A blind eye to injustice
The brutality of George Floyd’s killing did not happen in a vacuum. The death of the unarmed black man under the knee of a Minneapolis police officer was another example of the racism that often infects police departments and the patrolling of American streets.
In the years since the 1991 beating by police of Rodney King in Los Angeles prompted Congress to empower the federal government with police oversight, the U.S. Department of Justice had been an important check on systemic racism in policing. Its investigations of local departments have uncovered racial disparities in arrests, searches and uses of force.
But under President Donald Trump, that federal oversight has all but disappeared.
The administration, led by a president who jokes about police roughing people up, had a hands-off policy on civil rights issues from the start. But in 2018, then-attorney General Jeff Sessions signed a memorandum that severely limited the Justice Department’s oversight role and federal consent decrees —
the court-enforced reform agreements Mr. Sessions considered improper federal meddling in local affairs.
That represented a significant change from the approach of the Obama administration, which had aggressively targeted brutality and used consent decrees to change racist lawenforcement practices in Baltimore, Ferguson, Mo., and elsewhere.
The Sessions memo sent a clear message: Don’t worry about answering to the federal government for racist policing, because the Trump administration isn’t interested.
We can’t know if a Justice Department
committed to rooting out institutional racism would have prevented Mr. Floyd’s death and the unrest that has followed. But the Trump administration’s blind eye toward injustice doubtless slowed the nation’s progress toward treating black Americans as full citizens.
If any good is to come of Mr. Floyd’s death, it is that the country is newly awakened to why communities of color distrust police, and to the need for continued reform. The awful video of Mr. Floyd’s life slipping away, with an officer ignoring his pleas, makes policing disparities clear and explains why hundreds of thousands of Americans are voicing their disgust in the streets.

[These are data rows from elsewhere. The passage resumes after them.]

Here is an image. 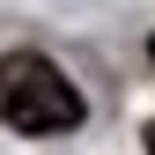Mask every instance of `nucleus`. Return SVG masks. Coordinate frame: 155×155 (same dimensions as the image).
Masks as SVG:
<instances>
[{
    "label": "nucleus",
    "instance_id": "nucleus-1",
    "mask_svg": "<svg viewBox=\"0 0 155 155\" xmlns=\"http://www.w3.org/2000/svg\"><path fill=\"white\" fill-rule=\"evenodd\" d=\"M0 118L15 133H74L81 126V89L45 52H8L0 59Z\"/></svg>",
    "mask_w": 155,
    "mask_h": 155
},
{
    "label": "nucleus",
    "instance_id": "nucleus-2",
    "mask_svg": "<svg viewBox=\"0 0 155 155\" xmlns=\"http://www.w3.org/2000/svg\"><path fill=\"white\" fill-rule=\"evenodd\" d=\"M148 155H155V126H148Z\"/></svg>",
    "mask_w": 155,
    "mask_h": 155
},
{
    "label": "nucleus",
    "instance_id": "nucleus-3",
    "mask_svg": "<svg viewBox=\"0 0 155 155\" xmlns=\"http://www.w3.org/2000/svg\"><path fill=\"white\" fill-rule=\"evenodd\" d=\"M148 59H155V37H148Z\"/></svg>",
    "mask_w": 155,
    "mask_h": 155
}]
</instances>
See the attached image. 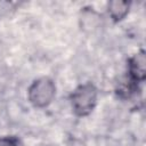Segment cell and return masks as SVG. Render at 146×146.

William Barr, the current attorney general, described the video as “harrowing to watch and deeply disturbing” as he announced the Justice Department will pursue a civil rights investigation into Mr. Floyd’s death. Yet given the administration’s record and the politicized nature of virtually every aspect of Mr. Barr’s tenure, skepticism toward the investigation is warranted.
We will see if progress comes. And we’ll remind Mr. Barr that he and future attorneys general have a vital role to play in combating racist policing. They must not shirk it.